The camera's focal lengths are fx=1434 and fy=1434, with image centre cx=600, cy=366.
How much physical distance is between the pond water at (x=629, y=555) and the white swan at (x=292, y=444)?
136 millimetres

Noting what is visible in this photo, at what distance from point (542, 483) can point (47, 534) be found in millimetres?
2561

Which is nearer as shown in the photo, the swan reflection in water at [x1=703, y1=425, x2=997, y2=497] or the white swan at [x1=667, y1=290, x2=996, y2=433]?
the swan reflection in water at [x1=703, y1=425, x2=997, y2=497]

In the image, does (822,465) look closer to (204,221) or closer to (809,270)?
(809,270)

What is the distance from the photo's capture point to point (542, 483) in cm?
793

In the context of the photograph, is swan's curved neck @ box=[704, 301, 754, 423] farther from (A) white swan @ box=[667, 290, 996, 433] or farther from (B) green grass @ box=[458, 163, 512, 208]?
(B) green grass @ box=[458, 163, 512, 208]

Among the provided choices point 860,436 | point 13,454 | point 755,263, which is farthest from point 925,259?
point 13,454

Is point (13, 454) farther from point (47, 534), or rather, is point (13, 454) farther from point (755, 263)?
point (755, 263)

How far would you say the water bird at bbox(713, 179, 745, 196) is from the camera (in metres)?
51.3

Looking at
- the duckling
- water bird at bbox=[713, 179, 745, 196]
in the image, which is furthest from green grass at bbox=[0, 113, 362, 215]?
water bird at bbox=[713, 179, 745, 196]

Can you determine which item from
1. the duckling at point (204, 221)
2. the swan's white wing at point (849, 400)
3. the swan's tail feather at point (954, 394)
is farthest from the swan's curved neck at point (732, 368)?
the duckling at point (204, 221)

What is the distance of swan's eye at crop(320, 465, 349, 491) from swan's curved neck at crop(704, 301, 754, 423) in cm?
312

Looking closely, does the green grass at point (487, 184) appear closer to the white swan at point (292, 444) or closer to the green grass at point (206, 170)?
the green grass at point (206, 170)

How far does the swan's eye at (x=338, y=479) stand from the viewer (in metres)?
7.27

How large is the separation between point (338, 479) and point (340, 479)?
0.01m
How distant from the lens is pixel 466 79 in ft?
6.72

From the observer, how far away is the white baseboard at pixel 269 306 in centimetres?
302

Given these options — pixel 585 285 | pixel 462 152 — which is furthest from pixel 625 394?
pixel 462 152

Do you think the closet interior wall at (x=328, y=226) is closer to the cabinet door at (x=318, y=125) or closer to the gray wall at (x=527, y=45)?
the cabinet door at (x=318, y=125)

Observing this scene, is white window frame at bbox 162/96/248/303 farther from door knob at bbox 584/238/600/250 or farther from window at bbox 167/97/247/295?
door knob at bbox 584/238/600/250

☆ ☆ ☆ ☆ ☆

**WRITTEN TASK:**
Reproduce all of the records above verbatim, from the first to the last.

**SOLUTION TO THIS TASK:**
The camera's focal lengths are fx=1434 and fy=1434, with image centre cx=600, cy=366.
How much physical distance is between the pond water at (x=629, y=555) and the white swan at (x=292, y=444)?
136 millimetres

Noting what is visible in this photo, at what distance from point (542, 483) can point (47, 534) be found in millimetres?
2561

Which is nearer as shown in the photo, the swan reflection in water at [x1=703, y1=425, x2=997, y2=497] or the white swan at [x1=667, y1=290, x2=996, y2=433]?
the swan reflection in water at [x1=703, y1=425, x2=997, y2=497]

In the image, does (822,465) look closer to (204,221) or closer to (809,270)?
(809,270)

What is the distance from the photo's capture point to point (542, 483) in cm?
793

In the context of the photograph, is swan's curved neck @ box=[704, 301, 754, 423] farther from (A) white swan @ box=[667, 290, 996, 433] or farther from (B) green grass @ box=[458, 163, 512, 208]?
(B) green grass @ box=[458, 163, 512, 208]

Among the provided choices point 860,436 | point 13,454 | point 755,263, which is farthest from point 925,259?
point 13,454

Is point (13, 454) farther from point (47, 534), or rather, is point (13, 454) farther from point (755, 263)?
point (755, 263)

How far would you say the water bird at bbox(713, 179, 745, 196) is from the camera (in metres)?
51.3

Looking at
- the duckling
- water bird at bbox=[713, 179, 745, 196]
in the image, which is furthest from green grass at bbox=[0, 113, 362, 215]?
water bird at bbox=[713, 179, 745, 196]

Can you determine which item from
1. the duckling at point (204, 221)
2. the swan's white wing at point (849, 400)
3. the swan's tail feather at point (954, 394)
is farthest from the swan's curved neck at point (732, 368)?
the duckling at point (204, 221)

What is the distance of swan's eye at crop(320, 465, 349, 491) from swan's curved neck at crop(704, 301, 754, 423) in cm?
312

Looking closely, does the green grass at point (487, 184) appear closer to the white swan at point (292, 444) or closer to the green grass at point (206, 170)?
the green grass at point (206, 170)

How far does the swan's eye at (x=338, y=479) stand from the viewer (in metres)?
7.27

How large is the separation between point (338, 479) and point (340, 479)?
0.01m
How distant from the lens is pixel 466 79 in ft?
6.72

From the observer, how far away is the white baseboard at pixel 269 306 in centimetres?
302

Given these options — pixel 585 285 | pixel 462 152 — which is furthest from pixel 625 394?
pixel 462 152

Do you think the closet interior wall at (x=328, y=226) is closer to the cabinet door at (x=318, y=125) or closer to the gray wall at (x=527, y=45)?
the cabinet door at (x=318, y=125)

Observing this scene, is white window frame at bbox 162/96/248/303 farther from door knob at bbox 584/238/600/250 or farther from window at bbox 167/97/247/295?
door knob at bbox 584/238/600/250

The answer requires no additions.